# Analyzing Input-as-Output performance by input class-type

In [None]:
from collections import defaultdict
import numpy as np
import os
import pandas as pd
import warnings

from comparative_viz import ComparativeViz
from equality_experiment import InputAsOutputExperiment

In [None]:
experiment = InputAsOutputExperiment()

In [None]:
def classify_example(ex):
    left, right = ex
    half = int(left.shape[0] / 2)

    a = left[: half]
    b = left[half: ]

    left_label = np.array_equal(a, b)
    left_label = "same" if left_label else "different"

    c = right[: half]
    d = right[half: ]

    right_label = np.array_equal(c, d)
    right_label = "same" if right_label else "different"

    x_label = "{}/{}".format(left_label, right_label)

    return x_label

In [None]:
def get_per_class_accuracy(ex_classes, preds, y_test):
    cm = defaultdict(list)
    for cls, gold, pred in zip(ex_classes, preds, y_test):
        cm[cls].append(int(gold == pred))
    acc = {}
    for cls, scores in cm.items():
        acc[cls] = sum(scores) / len(scores)
    return acc

In [None]:
def run(n_trials=20, embed_dim=25, lr=0.01, alpha=0.0001, train_sizes=list(range(104, 2001, 100))):
    data = []
    for trial in range(1, n_trials+1):

        # Model with the best parameters we found experimentally:
        mod = experiment.get_model(
            hidden_dim=embed_dim * 2,
            alpha=alpha,
            lr=lr,
            embed_dim=embed_dim)

        # Dataset:
        X_train, X_test, y_train, y_test, test_dataset = \
            experiment.get_new_train_and_test_sets(embed_dim)
        ex_classes = [classify_example(ex) for ex in X_test]

        # Zero-shot predictions
        preds = mod.predict(X_test)
        accs = get_per_class_accuracy(ex_classes, preds, y_test)

        for cls, acc in accs.items():
            d = {
                'trial': trial,
                'train_size': 0,
                'embed_dim': embed_dim,
                'hidden_dim': embed_dim * 2,
                'alpha': alpha,
                'learning_rate': lr,
                'input_class': cls,
                'accuracy': acc,
                'batch_pos': 0,
                'batch_neg': 0}
            d.update(accs)
            data.append(d)

        # With additional training:
        for train_size in train_sizes:

            X_batch = X_train[ : train_size]
            y_batch = y_train[ : train_size]
            batch_pos = sum([1 for label in y_train[ : train_size] if label == 1])

            with warnings.catch_warnings():
                warnings.simplefilter("ignore")
                mod.fit(X_batch, y_batch)

                preds = mod.predict(X_test)
                accs = get_per_class_accuracy(ex_classes, preds, y_test)
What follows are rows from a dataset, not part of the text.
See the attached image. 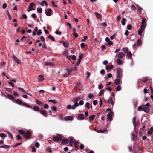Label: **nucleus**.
<instances>
[{
  "instance_id": "603ef678",
  "label": "nucleus",
  "mask_w": 153,
  "mask_h": 153,
  "mask_svg": "<svg viewBox=\"0 0 153 153\" xmlns=\"http://www.w3.org/2000/svg\"><path fill=\"white\" fill-rule=\"evenodd\" d=\"M48 37L49 38L51 39L53 41H55V39L54 37L53 36H52L51 35H49L48 36Z\"/></svg>"
},
{
  "instance_id": "7c9ffc66",
  "label": "nucleus",
  "mask_w": 153,
  "mask_h": 153,
  "mask_svg": "<svg viewBox=\"0 0 153 153\" xmlns=\"http://www.w3.org/2000/svg\"><path fill=\"white\" fill-rule=\"evenodd\" d=\"M48 102H51L54 104H56L57 103V101L55 100H48Z\"/></svg>"
},
{
  "instance_id": "e2e57ef3",
  "label": "nucleus",
  "mask_w": 153,
  "mask_h": 153,
  "mask_svg": "<svg viewBox=\"0 0 153 153\" xmlns=\"http://www.w3.org/2000/svg\"><path fill=\"white\" fill-rule=\"evenodd\" d=\"M55 33L56 34L60 35H61L62 33L60 31L57 30L56 31Z\"/></svg>"
},
{
  "instance_id": "f03ea898",
  "label": "nucleus",
  "mask_w": 153,
  "mask_h": 153,
  "mask_svg": "<svg viewBox=\"0 0 153 153\" xmlns=\"http://www.w3.org/2000/svg\"><path fill=\"white\" fill-rule=\"evenodd\" d=\"M146 18H143L142 21V24L138 30V34L141 36L142 33L144 31L146 27Z\"/></svg>"
},
{
  "instance_id": "2eb2a0df",
  "label": "nucleus",
  "mask_w": 153,
  "mask_h": 153,
  "mask_svg": "<svg viewBox=\"0 0 153 153\" xmlns=\"http://www.w3.org/2000/svg\"><path fill=\"white\" fill-rule=\"evenodd\" d=\"M78 119L81 120H83L84 119L85 116L82 113L79 114L78 116Z\"/></svg>"
},
{
  "instance_id": "dca6fc26",
  "label": "nucleus",
  "mask_w": 153,
  "mask_h": 153,
  "mask_svg": "<svg viewBox=\"0 0 153 153\" xmlns=\"http://www.w3.org/2000/svg\"><path fill=\"white\" fill-rule=\"evenodd\" d=\"M79 143V142L77 141H76V140L74 141L73 142L74 147L77 149H78L79 148L78 147V145Z\"/></svg>"
},
{
  "instance_id": "cd10ccee",
  "label": "nucleus",
  "mask_w": 153,
  "mask_h": 153,
  "mask_svg": "<svg viewBox=\"0 0 153 153\" xmlns=\"http://www.w3.org/2000/svg\"><path fill=\"white\" fill-rule=\"evenodd\" d=\"M95 14L96 16V17L99 19H100L101 18V16L100 14H99V13L97 12H95Z\"/></svg>"
},
{
  "instance_id": "0e129e2a",
  "label": "nucleus",
  "mask_w": 153,
  "mask_h": 153,
  "mask_svg": "<svg viewBox=\"0 0 153 153\" xmlns=\"http://www.w3.org/2000/svg\"><path fill=\"white\" fill-rule=\"evenodd\" d=\"M17 139L19 140L21 139V137L20 136V135L19 134L17 135L16 136Z\"/></svg>"
},
{
  "instance_id": "4be33fe9",
  "label": "nucleus",
  "mask_w": 153,
  "mask_h": 153,
  "mask_svg": "<svg viewBox=\"0 0 153 153\" xmlns=\"http://www.w3.org/2000/svg\"><path fill=\"white\" fill-rule=\"evenodd\" d=\"M33 108L34 111H40L39 107L37 106H33Z\"/></svg>"
},
{
  "instance_id": "f3484780",
  "label": "nucleus",
  "mask_w": 153,
  "mask_h": 153,
  "mask_svg": "<svg viewBox=\"0 0 153 153\" xmlns=\"http://www.w3.org/2000/svg\"><path fill=\"white\" fill-rule=\"evenodd\" d=\"M61 142L63 144H68L69 143V140L67 139H63L62 140Z\"/></svg>"
},
{
  "instance_id": "de8ad7c7",
  "label": "nucleus",
  "mask_w": 153,
  "mask_h": 153,
  "mask_svg": "<svg viewBox=\"0 0 153 153\" xmlns=\"http://www.w3.org/2000/svg\"><path fill=\"white\" fill-rule=\"evenodd\" d=\"M149 85L150 86V89L151 90V93L152 94H153V88L152 87V84L151 83H149Z\"/></svg>"
},
{
  "instance_id": "7ed1b4c3",
  "label": "nucleus",
  "mask_w": 153,
  "mask_h": 153,
  "mask_svg": "<svg viewBox=\"0 0 153 153\" xmlns=\"http://www.w3.org/2000/svg\"><path fill=\"white\" fill-rule=\"evenodd\" d=\"M80 99V98L79 97H76L73 98L71 99V101L74 103V105H72V109H74L76 107L79 106V104L77 102L79 101Z\"/></svg>"
},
                for cls, acc in accs.items():
                    d = {
                        'trial': trial,
                        'train_size': train_size,
                        'embed_dim': embed_dim,
                        'hidden_dim': embed_dim * 2,
                        'alpha': alpha,
                        'learning_rate': lr,
                        'input_class': cls,
                        'accuracy': acc,
                        'batch_pos': batch_pos,
                        'batch_neg': len(X_batch) - batch_pos}
                    d.update(accs)
                    data.append(d)

    data_df = pd.DataFrame(data)

    return data_df

In [None]:
data_df = run()

In [None]:
data_df.to_csv(
    os.path.join("results", "input-as-output-byclass-results.csv"),
    index=None)